## [PASSAGE SHOWN]
··········
Glaxo charges into Asia vaccine markets

GlaxoSmithKline has gone on a vaccine-making binge in Asia, with a Chinese joint venture on flu shots and a new plant in Singapore to make pneumonia-fighters. The company inked an alliance with Shenzhen Neptunus to make flu vaccines for markets in China, Hong Kong and Macau; Glaxo gets a 40 percent initial stake in the JV in exchange for a contribution of cash and assets worth $34 million. Within two years, GSK plans to take a majority interest in the partnership.

Meanwhile, Glaxo chief Andrew Witty (photo) went to Singapore to open its largest vaccine plant in Asia. Singapore Prime Minister Lee Hsien Loong said his city-state is "proud to be a part of this project" and said work at the $600 million, 85,000-square-meter plant could save 3 million lives per year worldwide. Over the next two years the plant will ramp up to 1,100 workers, setting up production processes and quality controls, Witty said. Glaxo expects commercial production to begin there in 2011.

At the Singapore press conference, Witty also offered his views on the global economy: sluggish, with continued economic contraction. "This could be a relatively anemic economic backdrop for a while," he said. "I'm not yet confident that anything is very different today than it was three months ago. I think we're still seeing an environment very similar to the one we saw in the second half of last year."
··········
## [LIST OF TASKS]
a – Reproduce the Glaxo vaccine article word for word, everything from "GlaxoSmithKline has gone" down to "in the partnership.".
b – In the Glaxo vaccine article, what is the size of Glaxo's initial stake in its joint venture with Shenzhen Neptunus?
c – Name every market that the Glaxo vaccine article says the Shenzhen Neptunus flu vaccines are meant for.
··········
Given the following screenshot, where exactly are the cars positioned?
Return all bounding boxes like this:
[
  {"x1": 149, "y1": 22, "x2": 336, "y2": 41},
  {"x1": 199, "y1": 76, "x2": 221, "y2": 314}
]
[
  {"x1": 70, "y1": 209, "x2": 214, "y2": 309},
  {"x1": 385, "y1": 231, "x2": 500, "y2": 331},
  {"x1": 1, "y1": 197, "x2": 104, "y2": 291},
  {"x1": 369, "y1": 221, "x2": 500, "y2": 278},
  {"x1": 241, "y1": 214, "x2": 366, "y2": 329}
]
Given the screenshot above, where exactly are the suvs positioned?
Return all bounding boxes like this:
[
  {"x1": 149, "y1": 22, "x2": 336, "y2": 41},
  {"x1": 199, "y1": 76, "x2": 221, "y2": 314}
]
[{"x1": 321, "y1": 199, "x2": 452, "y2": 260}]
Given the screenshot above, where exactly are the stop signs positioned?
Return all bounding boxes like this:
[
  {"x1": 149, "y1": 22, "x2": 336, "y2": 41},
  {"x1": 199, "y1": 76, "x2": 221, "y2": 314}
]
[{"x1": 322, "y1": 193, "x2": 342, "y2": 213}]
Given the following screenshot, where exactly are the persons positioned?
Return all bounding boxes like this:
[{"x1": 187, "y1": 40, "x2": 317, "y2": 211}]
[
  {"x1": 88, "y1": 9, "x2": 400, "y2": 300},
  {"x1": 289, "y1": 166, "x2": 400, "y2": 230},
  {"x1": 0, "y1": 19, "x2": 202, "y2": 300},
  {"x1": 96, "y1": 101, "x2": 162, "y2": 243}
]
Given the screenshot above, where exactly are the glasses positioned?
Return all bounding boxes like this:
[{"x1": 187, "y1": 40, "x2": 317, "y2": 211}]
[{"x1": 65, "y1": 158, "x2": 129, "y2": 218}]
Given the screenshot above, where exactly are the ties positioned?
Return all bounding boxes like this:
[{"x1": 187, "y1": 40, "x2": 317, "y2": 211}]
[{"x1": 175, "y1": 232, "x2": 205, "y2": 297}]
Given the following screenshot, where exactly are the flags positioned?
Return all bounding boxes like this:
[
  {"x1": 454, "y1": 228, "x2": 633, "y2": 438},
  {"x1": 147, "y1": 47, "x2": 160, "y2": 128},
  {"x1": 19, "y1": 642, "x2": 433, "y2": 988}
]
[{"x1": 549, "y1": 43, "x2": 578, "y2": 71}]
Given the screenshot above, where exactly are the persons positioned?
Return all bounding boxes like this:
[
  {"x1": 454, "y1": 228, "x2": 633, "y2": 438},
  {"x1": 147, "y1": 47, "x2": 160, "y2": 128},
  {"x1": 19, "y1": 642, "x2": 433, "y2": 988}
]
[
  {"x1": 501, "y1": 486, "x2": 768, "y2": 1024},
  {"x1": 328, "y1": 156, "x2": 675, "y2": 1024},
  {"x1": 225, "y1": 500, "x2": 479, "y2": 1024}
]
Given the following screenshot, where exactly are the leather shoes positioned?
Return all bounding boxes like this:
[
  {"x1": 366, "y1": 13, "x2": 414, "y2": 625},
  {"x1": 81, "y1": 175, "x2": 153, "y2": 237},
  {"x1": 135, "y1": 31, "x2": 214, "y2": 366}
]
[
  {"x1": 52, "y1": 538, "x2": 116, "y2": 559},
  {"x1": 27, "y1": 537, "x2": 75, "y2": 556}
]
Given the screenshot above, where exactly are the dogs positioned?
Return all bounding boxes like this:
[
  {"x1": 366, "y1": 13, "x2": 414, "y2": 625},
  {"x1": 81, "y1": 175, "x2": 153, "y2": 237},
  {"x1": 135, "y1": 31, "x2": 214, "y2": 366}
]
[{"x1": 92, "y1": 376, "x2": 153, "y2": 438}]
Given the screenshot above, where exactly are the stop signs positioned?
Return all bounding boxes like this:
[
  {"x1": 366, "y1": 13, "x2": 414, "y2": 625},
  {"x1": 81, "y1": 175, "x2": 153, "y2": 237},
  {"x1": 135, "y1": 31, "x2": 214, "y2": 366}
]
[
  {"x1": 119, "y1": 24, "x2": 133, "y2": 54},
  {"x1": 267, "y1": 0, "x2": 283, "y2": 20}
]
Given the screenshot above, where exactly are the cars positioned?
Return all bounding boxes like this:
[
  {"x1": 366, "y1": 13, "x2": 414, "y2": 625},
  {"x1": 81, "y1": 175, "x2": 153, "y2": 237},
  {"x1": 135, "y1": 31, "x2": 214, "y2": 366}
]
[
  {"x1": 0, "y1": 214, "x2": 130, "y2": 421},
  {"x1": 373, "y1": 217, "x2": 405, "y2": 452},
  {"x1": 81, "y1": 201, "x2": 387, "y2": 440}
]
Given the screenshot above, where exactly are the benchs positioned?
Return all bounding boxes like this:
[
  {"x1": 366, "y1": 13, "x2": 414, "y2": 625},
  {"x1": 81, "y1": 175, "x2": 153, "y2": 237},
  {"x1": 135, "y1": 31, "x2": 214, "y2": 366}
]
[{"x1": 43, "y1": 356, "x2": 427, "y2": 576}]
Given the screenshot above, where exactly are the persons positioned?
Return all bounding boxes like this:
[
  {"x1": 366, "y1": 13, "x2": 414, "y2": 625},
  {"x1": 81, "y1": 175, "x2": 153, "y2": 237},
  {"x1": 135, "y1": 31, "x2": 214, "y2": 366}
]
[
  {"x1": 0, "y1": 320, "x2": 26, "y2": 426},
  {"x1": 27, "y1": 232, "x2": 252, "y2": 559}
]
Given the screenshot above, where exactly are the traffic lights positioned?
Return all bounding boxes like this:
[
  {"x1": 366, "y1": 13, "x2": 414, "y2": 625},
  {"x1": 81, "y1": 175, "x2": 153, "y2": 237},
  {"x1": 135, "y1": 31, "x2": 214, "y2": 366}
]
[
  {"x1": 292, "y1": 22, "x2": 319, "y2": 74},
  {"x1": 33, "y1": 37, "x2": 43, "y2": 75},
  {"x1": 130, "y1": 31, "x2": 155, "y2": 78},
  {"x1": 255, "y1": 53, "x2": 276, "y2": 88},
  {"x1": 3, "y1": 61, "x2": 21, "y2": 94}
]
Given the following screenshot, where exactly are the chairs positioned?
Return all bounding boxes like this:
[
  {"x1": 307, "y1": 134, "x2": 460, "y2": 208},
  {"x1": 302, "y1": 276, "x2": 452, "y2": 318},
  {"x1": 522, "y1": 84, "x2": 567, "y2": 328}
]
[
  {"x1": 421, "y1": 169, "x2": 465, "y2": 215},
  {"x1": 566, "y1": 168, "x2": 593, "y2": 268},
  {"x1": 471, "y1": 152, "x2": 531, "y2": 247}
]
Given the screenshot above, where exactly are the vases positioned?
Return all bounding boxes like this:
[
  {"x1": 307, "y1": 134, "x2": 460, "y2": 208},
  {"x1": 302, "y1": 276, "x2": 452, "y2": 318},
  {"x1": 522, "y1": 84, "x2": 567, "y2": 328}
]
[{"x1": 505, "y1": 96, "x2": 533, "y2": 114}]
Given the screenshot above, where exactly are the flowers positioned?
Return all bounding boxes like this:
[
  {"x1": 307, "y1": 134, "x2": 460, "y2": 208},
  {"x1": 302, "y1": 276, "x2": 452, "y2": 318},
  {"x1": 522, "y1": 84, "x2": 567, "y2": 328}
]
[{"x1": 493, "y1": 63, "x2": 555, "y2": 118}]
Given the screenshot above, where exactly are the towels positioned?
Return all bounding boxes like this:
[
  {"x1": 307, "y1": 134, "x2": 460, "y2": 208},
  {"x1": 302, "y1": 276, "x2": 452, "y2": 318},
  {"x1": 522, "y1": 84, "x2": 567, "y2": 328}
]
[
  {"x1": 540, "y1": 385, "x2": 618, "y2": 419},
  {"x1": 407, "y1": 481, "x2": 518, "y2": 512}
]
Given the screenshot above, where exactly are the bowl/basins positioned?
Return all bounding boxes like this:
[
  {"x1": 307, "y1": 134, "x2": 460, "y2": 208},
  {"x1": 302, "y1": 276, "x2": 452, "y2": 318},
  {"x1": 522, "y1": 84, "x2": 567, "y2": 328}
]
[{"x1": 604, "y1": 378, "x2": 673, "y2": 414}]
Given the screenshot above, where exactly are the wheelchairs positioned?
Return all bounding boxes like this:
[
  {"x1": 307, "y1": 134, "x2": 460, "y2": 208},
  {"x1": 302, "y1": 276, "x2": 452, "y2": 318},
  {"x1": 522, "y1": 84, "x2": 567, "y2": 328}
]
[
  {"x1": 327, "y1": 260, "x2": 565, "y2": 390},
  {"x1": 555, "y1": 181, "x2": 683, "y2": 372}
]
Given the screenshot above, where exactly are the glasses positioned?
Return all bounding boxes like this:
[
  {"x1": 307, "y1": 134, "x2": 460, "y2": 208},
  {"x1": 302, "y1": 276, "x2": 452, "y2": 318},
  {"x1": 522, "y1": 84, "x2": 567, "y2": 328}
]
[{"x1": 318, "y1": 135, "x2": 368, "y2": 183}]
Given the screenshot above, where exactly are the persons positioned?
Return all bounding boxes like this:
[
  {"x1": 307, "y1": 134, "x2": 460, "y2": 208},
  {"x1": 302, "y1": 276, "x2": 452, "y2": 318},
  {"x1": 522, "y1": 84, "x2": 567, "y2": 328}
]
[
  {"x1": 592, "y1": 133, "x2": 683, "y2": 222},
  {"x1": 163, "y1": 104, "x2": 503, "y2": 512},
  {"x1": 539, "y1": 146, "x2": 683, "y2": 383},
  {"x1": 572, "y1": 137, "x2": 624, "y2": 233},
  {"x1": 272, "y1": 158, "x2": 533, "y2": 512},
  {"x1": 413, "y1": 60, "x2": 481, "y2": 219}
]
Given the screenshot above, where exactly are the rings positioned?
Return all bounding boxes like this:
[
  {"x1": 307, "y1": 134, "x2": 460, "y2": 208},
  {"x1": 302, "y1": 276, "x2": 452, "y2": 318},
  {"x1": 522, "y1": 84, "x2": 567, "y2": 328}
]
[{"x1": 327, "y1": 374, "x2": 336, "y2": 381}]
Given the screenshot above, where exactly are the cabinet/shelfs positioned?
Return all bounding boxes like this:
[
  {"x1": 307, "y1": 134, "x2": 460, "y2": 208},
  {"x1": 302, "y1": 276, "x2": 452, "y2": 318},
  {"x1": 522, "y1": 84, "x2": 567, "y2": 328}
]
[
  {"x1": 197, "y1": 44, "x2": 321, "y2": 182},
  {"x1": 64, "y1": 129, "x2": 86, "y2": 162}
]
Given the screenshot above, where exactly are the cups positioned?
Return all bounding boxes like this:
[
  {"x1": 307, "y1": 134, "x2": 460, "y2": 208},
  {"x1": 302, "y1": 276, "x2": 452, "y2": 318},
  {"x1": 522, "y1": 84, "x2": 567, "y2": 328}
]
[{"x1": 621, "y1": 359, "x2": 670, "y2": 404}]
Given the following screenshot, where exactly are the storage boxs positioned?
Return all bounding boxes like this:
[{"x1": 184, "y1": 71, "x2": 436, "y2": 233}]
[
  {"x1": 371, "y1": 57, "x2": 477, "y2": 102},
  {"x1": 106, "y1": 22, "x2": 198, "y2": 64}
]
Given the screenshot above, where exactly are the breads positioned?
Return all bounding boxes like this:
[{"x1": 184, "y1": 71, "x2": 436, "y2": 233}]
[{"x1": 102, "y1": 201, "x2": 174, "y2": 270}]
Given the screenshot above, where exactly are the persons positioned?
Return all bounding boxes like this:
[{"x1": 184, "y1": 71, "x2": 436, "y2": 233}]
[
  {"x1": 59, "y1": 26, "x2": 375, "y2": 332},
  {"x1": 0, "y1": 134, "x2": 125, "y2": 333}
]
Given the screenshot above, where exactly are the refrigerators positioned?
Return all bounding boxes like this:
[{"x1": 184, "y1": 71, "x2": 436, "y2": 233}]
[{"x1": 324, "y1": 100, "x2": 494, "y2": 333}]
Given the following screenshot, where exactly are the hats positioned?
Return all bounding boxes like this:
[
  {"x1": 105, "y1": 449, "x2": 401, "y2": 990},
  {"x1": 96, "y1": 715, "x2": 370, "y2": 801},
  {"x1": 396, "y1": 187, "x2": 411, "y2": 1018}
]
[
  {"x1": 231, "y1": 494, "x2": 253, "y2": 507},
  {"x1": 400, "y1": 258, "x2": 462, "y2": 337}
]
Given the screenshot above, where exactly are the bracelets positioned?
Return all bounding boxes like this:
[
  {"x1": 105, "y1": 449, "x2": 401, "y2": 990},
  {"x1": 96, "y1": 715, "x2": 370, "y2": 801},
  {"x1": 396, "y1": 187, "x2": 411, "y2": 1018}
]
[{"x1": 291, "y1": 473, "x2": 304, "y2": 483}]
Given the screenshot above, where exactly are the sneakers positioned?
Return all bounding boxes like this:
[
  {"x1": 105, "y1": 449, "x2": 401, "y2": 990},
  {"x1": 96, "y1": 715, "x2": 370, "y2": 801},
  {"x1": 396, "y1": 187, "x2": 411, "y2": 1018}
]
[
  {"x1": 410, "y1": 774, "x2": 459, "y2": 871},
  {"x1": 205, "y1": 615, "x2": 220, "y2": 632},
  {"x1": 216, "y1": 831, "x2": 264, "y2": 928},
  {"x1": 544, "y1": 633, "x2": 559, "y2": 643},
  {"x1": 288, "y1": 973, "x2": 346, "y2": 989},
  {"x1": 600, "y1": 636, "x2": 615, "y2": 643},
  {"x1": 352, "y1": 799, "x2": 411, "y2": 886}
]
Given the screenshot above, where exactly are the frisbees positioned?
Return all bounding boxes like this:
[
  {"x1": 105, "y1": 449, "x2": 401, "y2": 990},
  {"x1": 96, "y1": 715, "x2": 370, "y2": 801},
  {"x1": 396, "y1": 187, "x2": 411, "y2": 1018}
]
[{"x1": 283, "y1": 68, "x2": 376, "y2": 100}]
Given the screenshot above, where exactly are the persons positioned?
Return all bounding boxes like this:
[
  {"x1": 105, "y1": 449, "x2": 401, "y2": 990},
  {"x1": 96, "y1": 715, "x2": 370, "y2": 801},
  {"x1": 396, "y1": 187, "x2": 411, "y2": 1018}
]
··········
## [ANSWERS IN ORDER]
a –
GlaxoSmithKline has gone on a vaccine-making binge in Asia, with a Chinese joint venture on flu shots and a new plant in Singapore to make pneumonia-fighters. The company inked an alliance with Shenzhen Neptunus to make flu vaccines for markets in China, Hong Kong and Macau; Glaxo gets a 40 percent initial stake in the JV in exchange for a contribution of cash and assets worth $34 million. Within two years, GSK plans to take a majority interest in the partnership.

b – 40 percent

c – China, Hong Kong, Macau